§ DOCUMENT PASSAGE
■ ■ ■ ■ ■ ■ ■

1758923845_082418tumor6.jpg.65c1beada995eb7c55491aff19c115bd.jpg"The sky was never bluer, and flowers were never brighter than they were then," Huck said. "You think about your own mortality when you're recovering using a walker."

He has advice for anyone facing a life-changing health issue: Don't "settle" for just any doctor, and for goodness sake, refrain from scouring the World Wide Web to self-diagnose the problem.

Indeed, the road to a place of serenity was one wrought with potholes.

When Huck complained of impaired hearing in his right ear in 1999, doctors initially could find nothing wrong. Then an agronomist with the USGA Green Section and a former superintendent, Huck found solace from the daily grind in skeet shooting, and doctors said his hearing loss might be attributed to repeated exposure to loud machinery at work, or gunfire after it.

It wasn't until Huck sought help from an ear, nose and throat specialist that he learned neither his hobby nor his job was to blame. An MRI revealed a tumor, called an acoustic neuroma, the size of a golf ball in his inner ear.

"I knew with that type of tumor there was a good chance it was benign," said Huck, now 61. 

"But when a doctor tells you that you have a tumor, your world is rocked."

Huck stressed the importance finding the right doctor. He searched far and wide, including one in Newport Beach that he compared to a used-car salesman.

■ ■ ■ ■ ■ ■ ■

Collected data entries:
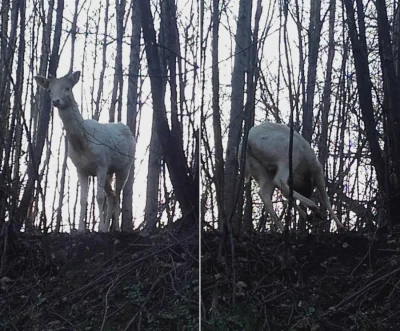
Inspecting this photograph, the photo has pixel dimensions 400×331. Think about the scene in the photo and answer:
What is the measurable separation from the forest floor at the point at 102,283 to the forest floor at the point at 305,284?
10 centimetres

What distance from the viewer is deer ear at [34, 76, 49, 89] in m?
3.76

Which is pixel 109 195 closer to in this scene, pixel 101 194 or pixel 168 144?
pixel 101 194

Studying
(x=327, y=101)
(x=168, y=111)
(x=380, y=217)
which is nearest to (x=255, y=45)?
(x=168, y=111)

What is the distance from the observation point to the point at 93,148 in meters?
3.92

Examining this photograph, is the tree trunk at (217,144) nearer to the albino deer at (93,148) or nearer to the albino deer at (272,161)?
the albino deer at (272,161)

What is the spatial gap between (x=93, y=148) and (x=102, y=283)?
1.03 m

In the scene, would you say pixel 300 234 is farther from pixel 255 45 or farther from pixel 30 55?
pixel 30 55

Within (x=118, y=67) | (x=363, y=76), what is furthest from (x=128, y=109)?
(x=363, y=76)

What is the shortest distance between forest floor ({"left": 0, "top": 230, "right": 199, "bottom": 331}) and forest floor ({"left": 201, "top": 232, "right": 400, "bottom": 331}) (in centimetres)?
10

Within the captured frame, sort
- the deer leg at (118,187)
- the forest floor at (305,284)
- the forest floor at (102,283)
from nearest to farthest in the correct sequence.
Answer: the forest floor at (305,284)
the forest floor at (102,283)
the deer leg at (118,187)

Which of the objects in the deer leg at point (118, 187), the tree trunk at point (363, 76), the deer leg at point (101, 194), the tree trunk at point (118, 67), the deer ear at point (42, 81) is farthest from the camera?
the tree trunk at point (118, 67)

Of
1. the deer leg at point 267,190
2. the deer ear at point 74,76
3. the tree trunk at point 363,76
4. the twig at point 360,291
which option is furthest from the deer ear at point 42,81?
the twig at point 360,291

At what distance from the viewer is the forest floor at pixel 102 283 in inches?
111

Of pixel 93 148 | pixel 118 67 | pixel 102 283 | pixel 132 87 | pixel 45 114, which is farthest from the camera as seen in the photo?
pixel 118 67
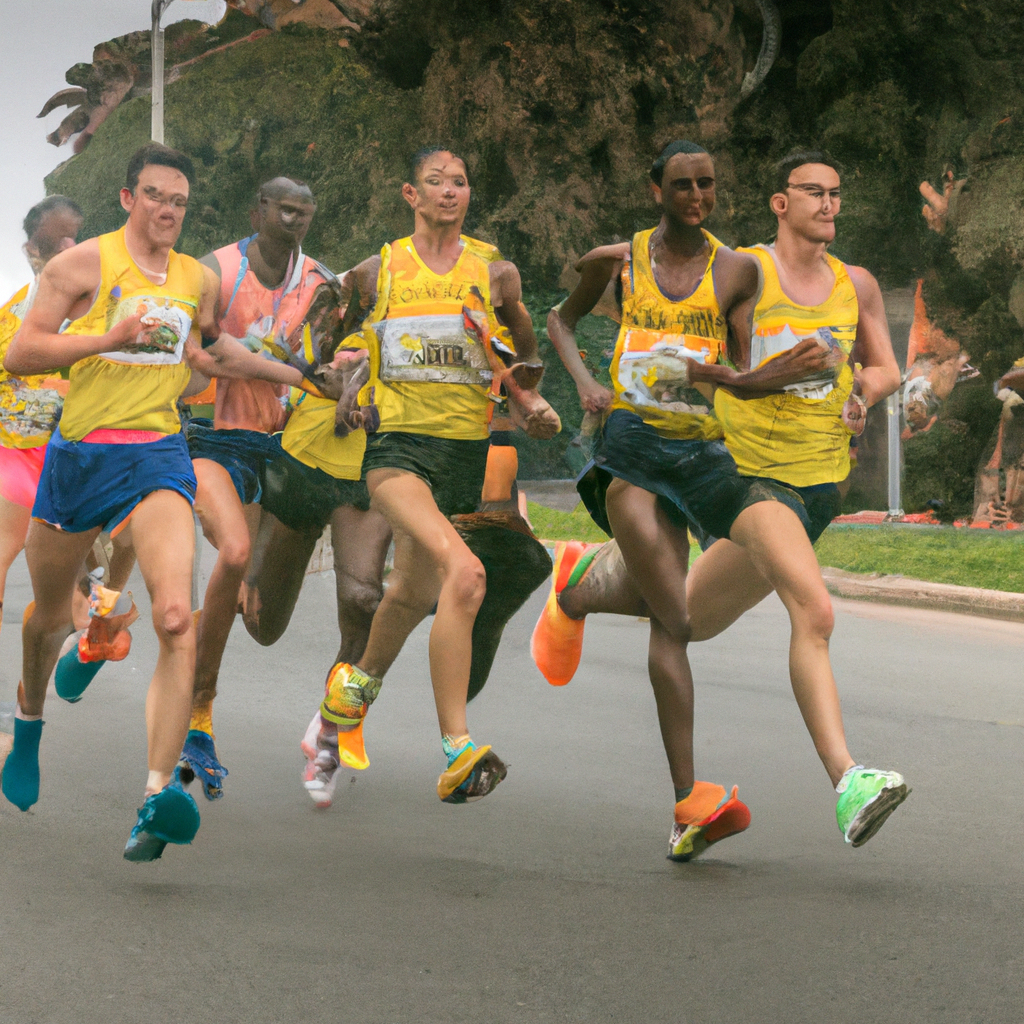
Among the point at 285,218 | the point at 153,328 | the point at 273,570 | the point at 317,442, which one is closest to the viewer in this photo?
the point at 153,328

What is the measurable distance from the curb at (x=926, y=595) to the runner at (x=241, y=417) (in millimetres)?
5967

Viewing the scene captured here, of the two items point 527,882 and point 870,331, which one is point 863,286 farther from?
point 527,882

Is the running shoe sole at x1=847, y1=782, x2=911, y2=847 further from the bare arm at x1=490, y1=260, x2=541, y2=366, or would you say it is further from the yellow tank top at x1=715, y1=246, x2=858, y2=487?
the bare arm at x1=490, y1=260, x2=541, y2=366

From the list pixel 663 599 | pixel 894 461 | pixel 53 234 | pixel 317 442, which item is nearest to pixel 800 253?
pixel 663 599

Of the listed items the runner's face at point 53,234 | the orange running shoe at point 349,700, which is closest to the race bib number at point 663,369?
the orange running shoe at point 349,700

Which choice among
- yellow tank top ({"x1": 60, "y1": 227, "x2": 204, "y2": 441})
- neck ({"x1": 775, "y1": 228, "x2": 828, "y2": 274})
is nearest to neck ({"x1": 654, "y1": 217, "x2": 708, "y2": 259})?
neck ({"x1": 775, "y1": 228, "x2": 828, "y2": 274})

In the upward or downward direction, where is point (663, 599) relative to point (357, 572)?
upward

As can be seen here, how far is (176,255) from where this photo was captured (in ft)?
14.8

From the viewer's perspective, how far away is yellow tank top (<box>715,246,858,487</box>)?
4.44 m

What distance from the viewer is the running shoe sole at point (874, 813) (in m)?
3.67

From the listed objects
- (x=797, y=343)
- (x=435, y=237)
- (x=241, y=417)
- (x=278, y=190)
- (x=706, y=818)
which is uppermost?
(x=278, y=190)

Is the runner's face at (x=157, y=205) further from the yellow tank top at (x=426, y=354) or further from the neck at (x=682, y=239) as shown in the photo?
the neck at (x=682, y=239)

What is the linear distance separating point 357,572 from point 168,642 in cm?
126

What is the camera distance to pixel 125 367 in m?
4.38
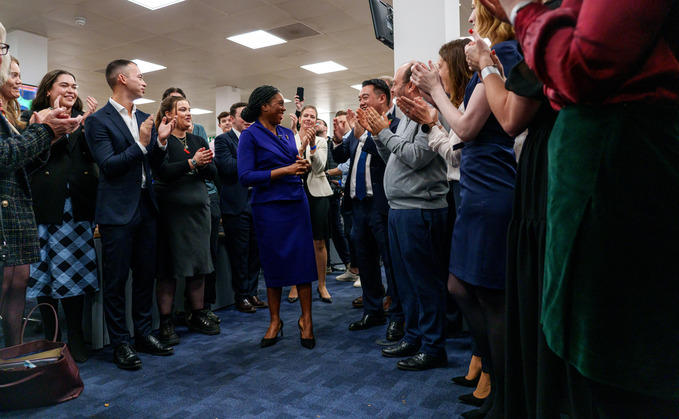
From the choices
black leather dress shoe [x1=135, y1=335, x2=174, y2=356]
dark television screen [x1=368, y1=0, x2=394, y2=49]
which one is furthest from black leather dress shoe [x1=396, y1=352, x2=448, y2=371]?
dark television screen [x1=368, y1=0, x2=394, y2=49]

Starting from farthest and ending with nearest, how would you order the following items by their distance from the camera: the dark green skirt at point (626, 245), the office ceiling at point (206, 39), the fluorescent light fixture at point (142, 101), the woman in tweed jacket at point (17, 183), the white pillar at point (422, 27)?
the fluorescent light fixture at point (142, 101), the office ceiling at point (206, 39), the white pillar at point (422, 27), the woman in tweed jacket at point (17, 183), the dark green skirt at point (626, 245)

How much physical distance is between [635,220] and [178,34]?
679cm

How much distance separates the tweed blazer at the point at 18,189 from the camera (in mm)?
1649

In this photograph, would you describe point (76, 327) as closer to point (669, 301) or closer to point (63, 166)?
point (63, 166)

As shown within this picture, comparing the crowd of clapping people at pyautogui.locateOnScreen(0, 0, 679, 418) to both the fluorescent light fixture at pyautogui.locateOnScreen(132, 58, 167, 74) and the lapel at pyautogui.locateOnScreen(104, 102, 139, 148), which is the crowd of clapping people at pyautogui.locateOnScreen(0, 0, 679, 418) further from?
the fluorescent light fixture at pyautogui.locateOnScreen(132, 58, 167, 74)

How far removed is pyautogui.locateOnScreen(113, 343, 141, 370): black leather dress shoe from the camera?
2166 mm

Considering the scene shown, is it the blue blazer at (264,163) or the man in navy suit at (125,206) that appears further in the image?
the blue blazer at (264,163)

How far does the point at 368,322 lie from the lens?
2775 mm

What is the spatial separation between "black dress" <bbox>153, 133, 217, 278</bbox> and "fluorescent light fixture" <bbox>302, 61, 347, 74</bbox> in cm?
598

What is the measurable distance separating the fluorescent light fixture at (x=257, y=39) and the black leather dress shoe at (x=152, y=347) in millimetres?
5215

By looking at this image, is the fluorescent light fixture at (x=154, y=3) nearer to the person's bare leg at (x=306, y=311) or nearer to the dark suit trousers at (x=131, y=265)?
the dark suit trousers at (x=131, y=265)

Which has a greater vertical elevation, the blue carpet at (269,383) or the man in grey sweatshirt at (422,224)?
the man in grey sweatshirt at (422,224)

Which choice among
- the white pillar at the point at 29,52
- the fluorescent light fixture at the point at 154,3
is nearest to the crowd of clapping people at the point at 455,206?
the fluorescent light fixture at the point at 154,3

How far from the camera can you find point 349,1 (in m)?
5.38
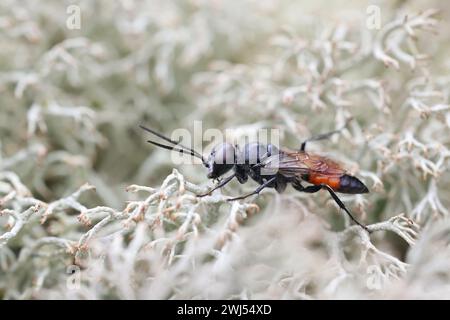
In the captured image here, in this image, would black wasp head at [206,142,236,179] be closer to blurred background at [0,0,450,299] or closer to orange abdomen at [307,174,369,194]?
blurred background at [0,0,450,299]

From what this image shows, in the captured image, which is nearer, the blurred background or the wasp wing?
the blurred background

■ ■ ■ ■ ■ ■ ■

§ EXERCISE AIM
Reproduce the passage about Huck's acoustic neuroma in full, word for word. These entries have nothing to do with the passage.

§ FINISHED EXERCISE
1758923845_082418tumor6.jpg.65c1beada995eb7c55491aff19c115bd.jpg"The sky was never bluer, and flowers were never brighter than they were then," Huck said. "You think about your own mortality when you're recovering using a walker."

He has advice for anyone facing a life-changing health issue: Don't "settle" for just any doctor, and for goodness sake, refrain from scouring the World Wide Web to self-diagnose the problem.

Indeed, the road to a place of serenity was one wrought with potholes.

When Huck complained of impaired hearing in his right ear in 1999, doctors initially could find nothing wrong. Then an agronomist with the USGA Green Section and a former superintendent, Huck found solace from the daily grind in skeet shooting, and doctors said his hearing loss might be attributed to repeated exposure to loud machinery at work, or gunfire after it.

It wasn't until Huck sought help from an ear, nose and throat specialist that he learned neither his hobby nor his job was to blame. An MRI revealed a tumor, called an acoustic neuroma, the size of a golf ball in his inner ear.

"I knew with that type of tumor there was a good chance it was benign," said Huck, now 61. 

"But when a doctor tells you that you have a tumor, your world is rocked."

Huck stressed the importance finding the right doctor. He searched far and wide, including one in Newport Beach that he compared to a used-car salesman.